As I said in another comment on M-Pawa financial education and marketing are the best option for long term healthy effect on Financial Inclusion, although I am preaching from 30 years back to use the Internet and the Multimedia, it is now that I had news that a group (ARIFU) is doing it, making me very happy. As I commented in another post in this blog, back in the 70s I was well involved in the so-called “bankarization” at that time in Brazil (Now called Financial Inclusion) by the Housing Savings and Loan Associations. At that time, we did not have Internet nor did we had easy access to communications as today. However, 700 private Savings and Loan Associations partnered with the public Housing Central Bank to create the “Centre for Savings Promotion”, this institution started nation wide advertising campaigns to promote the opening of a Savings Passbook (Caderneta de Poupanza) and devise distance training courses on financial education. We used synchronized sound with slides projectors in all the institutions to teach finances, giving distance training booklets to be filled and sent back to be punctuated and give a passbook, with a small initial deposit, as a prize to those who successfully ended the course. Well, Brazil today has an 85% of financial included, compared to the rest of Latin America with 52%, nearly half of that of Brazil. It is very motivating for me to think I put at that time, my sand grain.
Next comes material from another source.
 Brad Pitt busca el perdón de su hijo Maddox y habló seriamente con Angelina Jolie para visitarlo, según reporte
If we see the first graphic, there is a similar proportion between the difference in savings, between the farmers that assisted to the ARIFU platform with out any doubt those in the this platform save much more, this matches the results obtain back in the 70s in Brazil. On the other hand, as it is quoted in the post:” This shows how personification can help amplify digital learning”. I also found in Brazil that the facilitator was an important factor in the learning recipe. Being the reason to use the sound synchronized slide projectors in the Savings and Loan Associations premises, were every hour, a 15 minute meeting was held with the interesting parties. The meeting was to give them an overview of the savings passbook advantages and to teach them use the distant learning booklet. Today, I am giving training all over the World from Madrid using a virtual classroom that I developed that runs in computers, tablets and mobile phones. This solution could also be developed by ARIFU using a call centre and trained university students working part time, according to their classes to attend brief consultations from people that have been previously trained to use their platform. As a marketing expert that has work in Microfinances for many years. ARIFU could even, if they make agreements with interested farm articles providers, to create a discount club (As I did in many MFI, to benefit their clients) that will give discounts to the farmers and a commission to ARIFU to cover the operational costs of the service.
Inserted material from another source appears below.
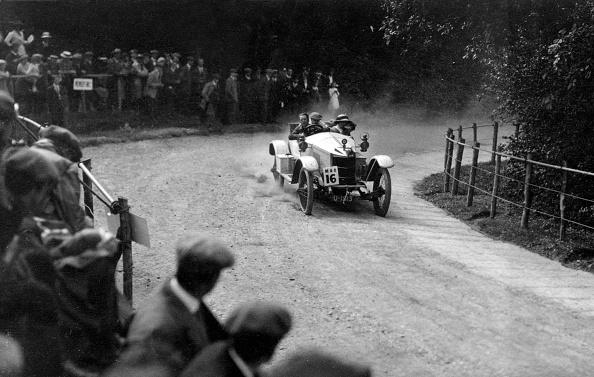 Dust「1912 Vauxhall Prince Henry at Shelsley Walsh」:写真・画像(10)[壁紙.com]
29 August 2016 Submitted by Rafe (not verified)

Jose,
This is a detailed and inspiring story. It is interesting to hear what the technology innovations were at that time, and how what seems out-dated now was still very effective in its context of the time period.
You mentioned the trainer is a key variable to effectiveness, and I wonder what digital learning content gains and loses from the in-person element. We can be more standardized in quality, but there isa certain "magic" good trainers possess I think we can't truly replicate digitally.
Rafe

23 August 2016 Submitted by Rafe (not verified)
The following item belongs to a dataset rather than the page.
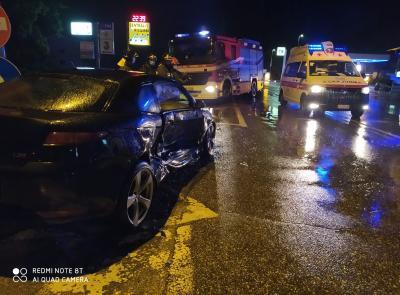 Macerata, schianto tra due auto lungo la Provinciale: 5 feriti, coinvolti 2 ragazzini (Foto)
Thank you both for bringing up the selection bias point. (And apologies for my delay in reply, I've been away from the office.)
I think we have a combination of both behavior change and selection bias. We are drafting a working paper where we took these participants' transaction records from 2014 through May 2016, and do see an increase in activity within individual accounts as well as treatment versus control. The analysis is not finished, so I can't say that this explains all the effect--hence my agreement there is a bit of selection bias at play. But it does make me confident this does have an impact outside of selection bias and reverses dormancy or low activity of those who have potential to be big savers on M-Pawa. Send an email if you want to dive into this in more detail.